Yine amyant, yine ölüm

Aslı Deniz Kayabal'ın “Yine amyant, yine ölüm” başlıklı yazısı 15 Nisan 2013 Pazartesi tarihli soL Gazetesi'nde yayımlanmıştır.

Yine amyant, yine ölüm riski. Kanser hastası kadın işçi, çalıştığı fabrikanın doğal çevreye yaydığı zehirli maddeler nedeniyle hastalandığını öne sürerek suç duyurusunda bulunmasaydı, kimse Italsider’ın* yıllar önce üretime son verdiği Bagnoli’de yüzlerce hektarlık bir arazide atıkları gömdüğü endüstriyel mezarlığın varlığından haberdar olmayacaktı.

Bagnoli, Napoli’nin batısında yerleşimin en yoğun olduğu kenar mahallelerden biri. Yüksek fırın teknolojileriyle donatılan İtalsider, bu bölgede demir-çelik alanında üretim yapıyordu. Şirketin yıllarca amyant ve ağır metaller ile insan sağlığı ve doğal çevre için zararlı benzeri atık maddeleri toprak altına gömdüğü ortaya çıktı.

Son yıllarda Bagnoli’de kanser hastalarının hızla artması, soru işaretleri doğurmaya başladı. Taranto’da Ilva’nın doğal çevreye terk ettiği atık maddelerin bölgede binlerce kişinin kansere yakalanmasına neden olduğu biliniyordu. Bu gerçeği de dikkate alan Napoli Savcılığı, Italsider ve Eternit’in Bagnoli’de üretimde bulunduğu endüstriyel bölgede soruşturma başlattı.

Italsider’ın eski personelinin suç duyurusunu temel alan Napoli Savcılığı’nın soruşturması, fabrikanın yüksek dereceli fırınlarının yer aldığı bu bölgede yirmi yıl boyunca toprak altına gömdüğü zehirli atık maddelerin insan sağlığı ve doğal çevreyi tehdit eden büyük bir tehlike olduğunu ortaya çıkardı. Geçtiğimiz yıl Amerikan Yelken Kupası’nı konuk etmeye hazırlanan Bagnoli’de yapılan arazi analizleri de tehlike sınırının çok ötesinde değerler verince, savcılık kararıyla Yelken Kupası da iptal edilmişti.

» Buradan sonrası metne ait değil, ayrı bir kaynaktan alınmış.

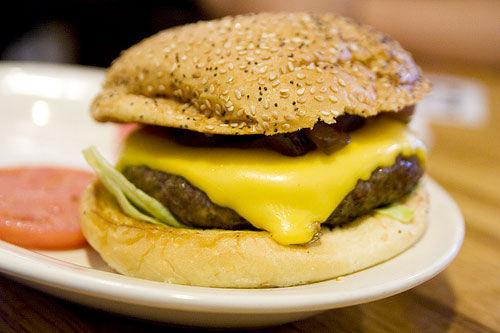 20090813-rayshellburger-cheeseburger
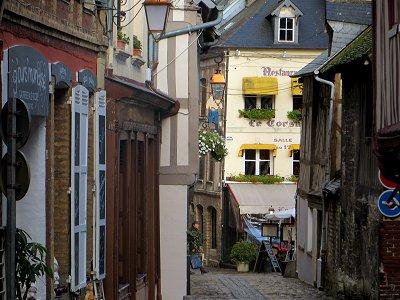 オンフルール:折り重なる軒先に時間がゆっくり沈殿した旧市街の風景downsize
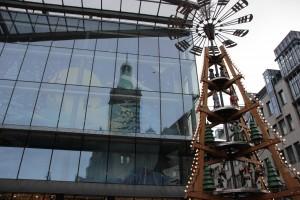 Stadt der Moderne - Pyramide auf dem Weihnachtsmarkt - Weihnachtliche Stadtführung
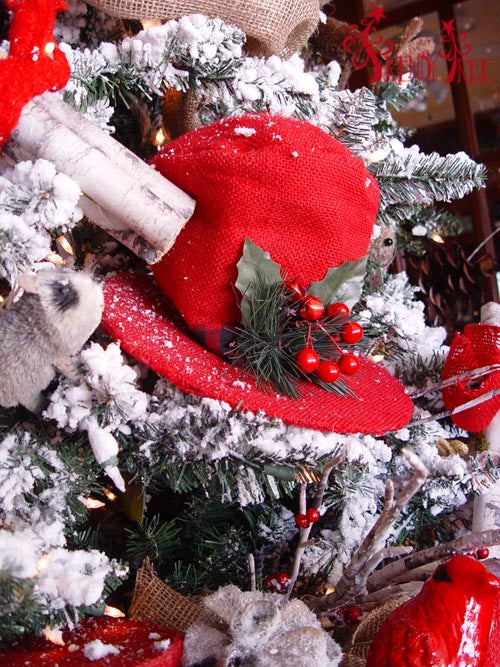 christmas-tree-tutorial-raz-red-burlap-top-hat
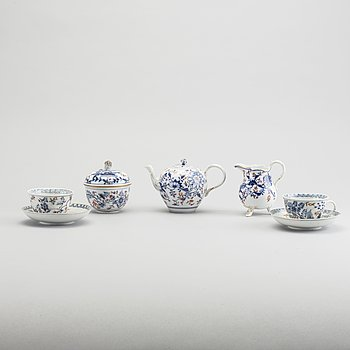 A 5 pieces Meissen porcelain service early 19th century.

Italsider gerçeğini bildikleri halde göz yumdukları anlaşılan, aralarında Çevre Bakanlığı ve yerel yönetimden yetkililerinden de yer aldığı 21 kişi hakkında, Napoli Savcılığı dava açtı.

Amyant ve ağır metallerin gömüldüğü bu sanayi mezarlığının yeniden düzenlenmesi ve yatırımlara açılması amacıyla kısa bir süre önce 107 milyon avroluk bir harcama yapıldığının gündeme gelmesi ise Bagnoli gerçeğine tuz biber oldu.

Napoli’de Pascale Vakfı Ulusal Tümör Enstitüsü onkologlarından Antonio Marfella, Bagnoli’deki endüstriyel atıklar mezarlığının dev buzulun küçük bir parçası olduğu görüşünde. Doğal Çevre Doktorları’nın da üyesi olan onkolog, İtalya’da yüzlerce Bagnoli olduğuna dikkat çekerek, amyantın gömüldüğü bu arazide atık maddelerin suya da karışmış olabileceğini, bölgede insan sağlığının ciddi bir tehditle karşı karşıya olduğunu duyuruyor.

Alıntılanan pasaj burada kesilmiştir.